**ページ抜粋**:
####

どうやって死のうかな。安らかに、苦痛を感じないまま死にたい。睡眠薬は楽に死ねるかな。でもどうすれば入手できるんだろう。わからない。病院に行ったらもらえるのかな。明日はいろんな病院を巡って、睡眠薬を集めよう。致死量まで集まったら、お気に入りの公園のベンチに腰を下ろして、日向ぼっこをしよう。太陽が傾いて、少し肌寒くなったら、睡眠薬を一気に飲み干そう。
目に涙をためながら、自殺を決意した。これで何度目だろう。高校生の頃は、左腕を切り刻んでみたけど死ねなかった。しかし睡眠薬なら確実だろう。
ハンカチでたまっていた涙を拭いた。まだ小倉まで30分はかかりそうだ。少し眠ろうと思って、目を閉じた。その瞬間、頭のなかで不吉なメロディが流れた。それと同時に、まぶたの裏に一人の男が現れた。貝木泥舟だ。いつものオールバックではなく、髪を下ろした貝木が私のまぶたの裏に現れたのだ。
貝木は、西尾維新の〈物語〉シリーズに登場する詐欺師だ。初出は『偽物語』で、第一印象は最悪だ。中学生からお金を騙し取っていたんだから。
貝木による詐欺の被害者の一人である千石撫子は『囮物語』で主人公の阿良々木暦に振られてしまう。逆恨みした千石は神様になり、阿良々木の関係者を皆殺しにしようと目論む。

####

**課題一覧**:
**A.** 貝木泥舟についての文章をもとに、次の問いに答えよ。
(i) 目を閉じる前、小倉まであとどれくらいかかりそうだと書かれているか。
(ii) 貝木が初めて登場する作品は何か。
(iii) 千石撫子が阿良々木暦に振られてしまうのはどの作品か。
**B.** 貝木泥舟についての文章を、最後の文の続きから書き進めよ。
このデータは使わなくてよい。

**データソースの記録**:
####

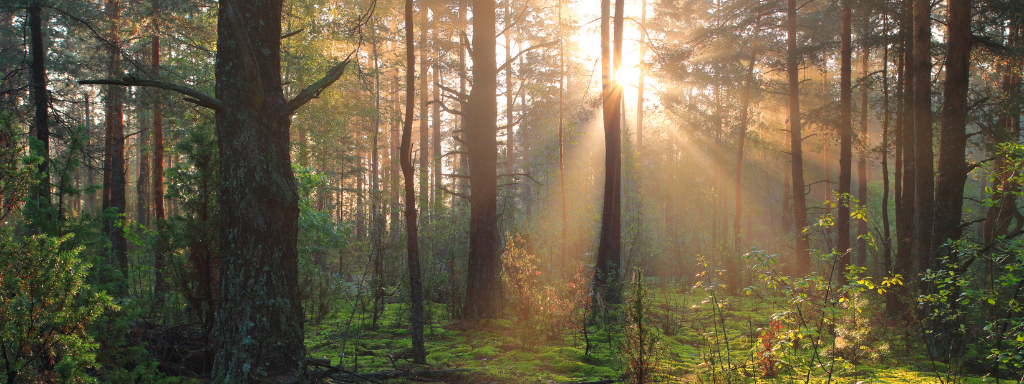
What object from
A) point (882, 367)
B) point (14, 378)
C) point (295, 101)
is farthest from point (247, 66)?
point (882, 367)

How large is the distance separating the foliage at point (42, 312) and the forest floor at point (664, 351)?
1.70 metres

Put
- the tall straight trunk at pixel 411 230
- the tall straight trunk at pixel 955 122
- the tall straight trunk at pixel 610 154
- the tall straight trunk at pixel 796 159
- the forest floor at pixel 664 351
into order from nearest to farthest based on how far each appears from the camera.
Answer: the forest floor at pixel 664 351 → the tall straight trunk at pixel 411 230 → the tall straight trunk at pixel 955 122 → the tall straight trunk at pixel 610 154 → the tall straight trunk at pixel 796 159

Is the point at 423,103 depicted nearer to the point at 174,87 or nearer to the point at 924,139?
the point at 174,87

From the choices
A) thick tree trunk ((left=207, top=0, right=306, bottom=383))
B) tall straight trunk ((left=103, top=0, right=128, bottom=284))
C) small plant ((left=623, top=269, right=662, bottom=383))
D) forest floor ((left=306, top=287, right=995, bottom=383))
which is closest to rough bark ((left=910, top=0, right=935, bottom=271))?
forest floor ((left=306, top=287, right=995, bottom=383))

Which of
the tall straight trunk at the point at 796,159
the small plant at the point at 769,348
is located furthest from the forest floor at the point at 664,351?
the tall straight trunk at the point at 796,159

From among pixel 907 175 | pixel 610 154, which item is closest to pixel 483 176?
pixel 610 154

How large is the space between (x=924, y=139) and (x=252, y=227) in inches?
348

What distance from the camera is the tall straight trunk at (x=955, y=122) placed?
6.22 metres

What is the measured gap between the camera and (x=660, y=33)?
21859 mm

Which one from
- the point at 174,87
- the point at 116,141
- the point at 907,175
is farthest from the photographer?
the point at 116,141

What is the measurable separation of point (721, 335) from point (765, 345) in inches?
129

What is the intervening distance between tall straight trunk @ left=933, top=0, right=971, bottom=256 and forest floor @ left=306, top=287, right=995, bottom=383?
168 centimetres

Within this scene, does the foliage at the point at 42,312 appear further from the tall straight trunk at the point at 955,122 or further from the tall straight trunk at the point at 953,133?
the tall straight trunk at the point at 955,122

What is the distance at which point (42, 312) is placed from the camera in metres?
2.81
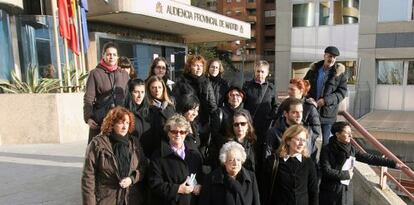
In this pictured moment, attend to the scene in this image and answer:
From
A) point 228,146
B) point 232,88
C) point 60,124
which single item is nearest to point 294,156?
point 228,146

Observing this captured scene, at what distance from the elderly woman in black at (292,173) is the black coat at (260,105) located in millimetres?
669

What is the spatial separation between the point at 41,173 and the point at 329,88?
4128 millimetres

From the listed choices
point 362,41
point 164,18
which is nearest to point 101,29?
point 164,18

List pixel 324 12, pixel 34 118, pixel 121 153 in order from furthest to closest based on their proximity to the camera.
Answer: pixel 324 12, pixel 34 118, pixel 121 153

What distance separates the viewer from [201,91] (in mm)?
3805

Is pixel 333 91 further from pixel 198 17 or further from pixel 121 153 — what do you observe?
pixel 198 17

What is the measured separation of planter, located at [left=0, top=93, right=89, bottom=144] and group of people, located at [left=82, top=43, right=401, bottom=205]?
3.64m

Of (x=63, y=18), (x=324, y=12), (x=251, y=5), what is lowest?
(x=63, y=18)

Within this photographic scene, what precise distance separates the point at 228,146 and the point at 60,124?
17.2ft

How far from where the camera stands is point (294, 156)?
298 centimetres

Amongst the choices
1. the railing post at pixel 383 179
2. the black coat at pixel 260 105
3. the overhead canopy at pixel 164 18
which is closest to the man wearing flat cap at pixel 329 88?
the black coat at pixel 260 105

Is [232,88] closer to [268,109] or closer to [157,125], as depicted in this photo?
[268,109]

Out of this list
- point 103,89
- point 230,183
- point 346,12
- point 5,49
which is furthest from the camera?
point 346,12

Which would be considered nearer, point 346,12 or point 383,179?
point 383,179
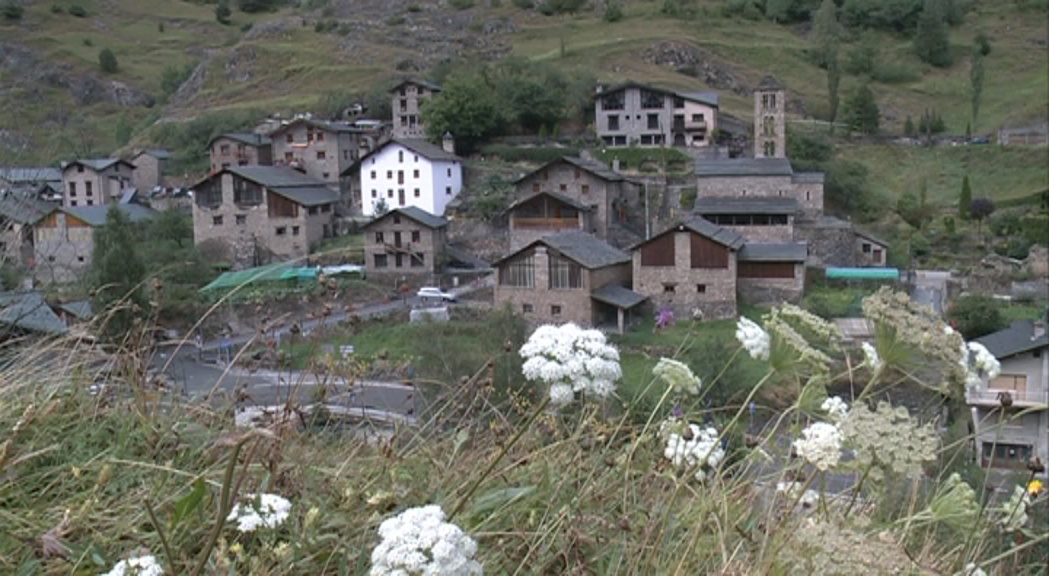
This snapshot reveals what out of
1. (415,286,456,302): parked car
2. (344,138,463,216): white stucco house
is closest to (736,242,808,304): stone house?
(415,286,456,302): parked car

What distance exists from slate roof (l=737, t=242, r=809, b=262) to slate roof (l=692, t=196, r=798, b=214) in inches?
40.6

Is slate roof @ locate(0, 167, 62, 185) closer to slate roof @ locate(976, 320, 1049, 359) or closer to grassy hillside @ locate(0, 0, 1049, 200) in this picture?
slate roof @ locate(976, 320, 1049, 359)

####

**課題別の解答**:
**A.**
(i) 小倉まではまだ30分はかかりそうだと書かれている。
(ii) 貝木の初出は『偽物語』である。
(iii) 千石撫子は『囮物語』で阿良々木暦に振られてしまう。

**B.**
千石問題を解決するため、阿良々木の恋人である戦場ヶ原ひたぎは、貝木に神様騙しを依頼する。それが『恋物語』だ。物語の終盤、貝木は神様騙しに失敗してしまい、千石に殺されそうになる。しかし、貝木のある一言がきっかけで、千石は不本意ながら貝木と対話を始める。その対話が頭のなかで再生された。
「千石、俺は金が好きだ。なぜかといえば、金はすべての代わりになるからだ。物も買える。命も買える。人も買える。心も買える。幸せも買える。夢も買える。とても大切なもので、そしてそのうえで、かけがえのないものではないから好きだ。逆にいうと俺はな、かけがえのないものが嫌いだ。これがなきゃ生きていけないとか、あれだけが生きる理由だとか、それこそは自分の生まれてきた目的だとか、そういう希少価値に腹が立ってしかたがない。阿良々木に振られたら、お前に価値はなくなるのか?お前のやりたいことはそれだけだったのか?お前の人生はそれだけだったのか?」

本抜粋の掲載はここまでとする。